“İçimizdeki Şeytan” Kitap İncelemesi

Selamlar İleri Geri Dergi okurları! 

Adıyla “beni oku beni oku ! “diye bağıran “İçimizdeki Şeytan” ve bana düşündürdükleri hakkında birkaç kelam etmek üzere bir araya gelmiş bulunuyoruz. 

Bu kitabın adının güzelliği nedir? Her insanın içinde bir şeytan olduğu ya da hiç kimsenin yeterince masum olmadığı fikrine bol bol kapıldığım yaşlarımdayım diye mi beni bu kadar kendine çekti bilinmez.

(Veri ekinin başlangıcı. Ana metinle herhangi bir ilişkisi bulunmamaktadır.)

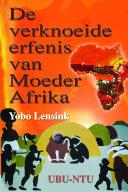 Pdf De Verknoeide Erfenis Van Moeder Afrika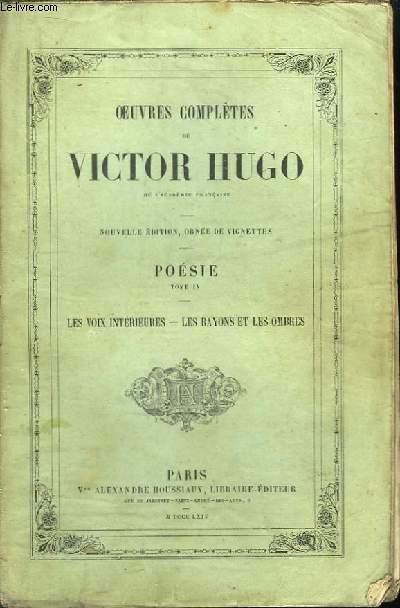 Oeuvres Complètes de Victor Hugo. Poésie, TOME IV. Les Voix Intérieures - Les rayons et les ombres.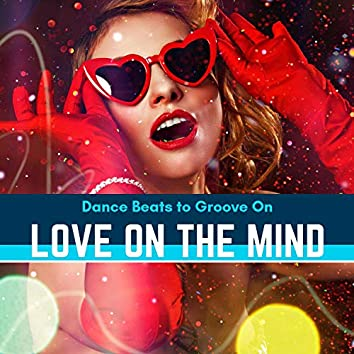 Love On The Mind - Dance Beats To Groove On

Kitap şahane mi? Bence değil ama kesinlikle okumaya değer. Hayatımda ilk defa kurgusal bir kitabın ikinci sayfasından itibaren konuşmalar beni içine çekti. Genelde betimlemeler ve karakter tanımlamalarıyla başlamasına alıştığım kurgu kitapları için gündelik felsefe muhabbeti yapan iki gencin konuşması ile başlaması benim için fark yaratıcı oldu diyebilirim. Müsaadenizle bu ikinci sayfadan bir alıntı yapmak isterim:

“ Hiçbir şey istemiyorum. Hiçbir şey bana cazip görünmüyor. Günden güne miskinleştiğimi hissediyorum ve bundan memnunum. Belki bir müddet sonra can sıkıntısı bile hissedemeyecek kadar büyük bir gevşekliğe düşeceğim. İnsan bir şey yapmalı, öyle bir şey ki… Yoksa hiçbir şey yapmamalı. Düşünüyorum: elimizden ne yapmak gelir. Hiç… Milyonlarca senelik dünyada en eski şey yirmi bin yaşında… Bu bile biraz palavralı bir rakam… Geçen gün bizim felsefe hocasıyla konuşuyordum. Lafı gayet ciddi tarafından açtım ve hikmeti vücudumuzu araştırmaya çalıştım. Dünyaya ne halt etmeye geldiğimiz sualine o da cevap veremedi. Yaratmak zevkinden, hayatın bizatihi bir hikmet olduğu hakikatinden dem vurdu, fakat çürük… Ne yaratacaksın? Yaratmak yoktan var etmektir. En akıllımızın kafası bile bizden evvelkilerin depo ettiği bir sürü bilgi ve tecrübenin ambarı olmaktan ileri geçemez. Yaratmak dediğimiz şey de bu mevcut malları şeklini değiştirerek piyasaya sürmekten ibaret…”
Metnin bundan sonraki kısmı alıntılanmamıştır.